When one has a really loud sound, say 155dB or more, one finds the pressure side of the wave is actually a little bit warmer than the vacuum side. The result is, the pressure side, travels a little bit faster than the vacuum side. If you apply this to a sine wave, over a number of wavelengths, the top of the sine creeps forward until a saw tooth wave is created.
Here is why the reference to Shock. A shock wave is created by a pressure which is high enough to heat the air via pressure. The shock wave travels outward at a new speed governed by how hot it is.
At the tail side, one finds the rarified recovery part of the wave which makes those cool visible expanding clouds of condensed moisture. Loud Sound can be dangerous.

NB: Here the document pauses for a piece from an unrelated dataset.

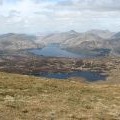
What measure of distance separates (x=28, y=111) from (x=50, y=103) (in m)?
5.14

Anyway, the same thing which cause the shock wave to be a saw tooth cause an intense sine wave to become one. If you can get a 155dB sine wave and a reflector, one can levitate Styrofoam balls up to about 1 /4 wl in diameter. Get to 165dB and you can levitate iron, glass, live cockroaches (in out 21KHz acoustic levitation back at Intersonics). At 173 dB, one can light a cigarette with acoustic friction.
One can put your finger in a sound this loud (at 21KHz) but any gap between your fingers will be burned immediately. For reggae or dance floors, there might be a happy medium, perhaps some non-lethal sound level that would also cause clothing to rapidly fatigue, fail and fall off without the unpleasantness of catching on fire haha.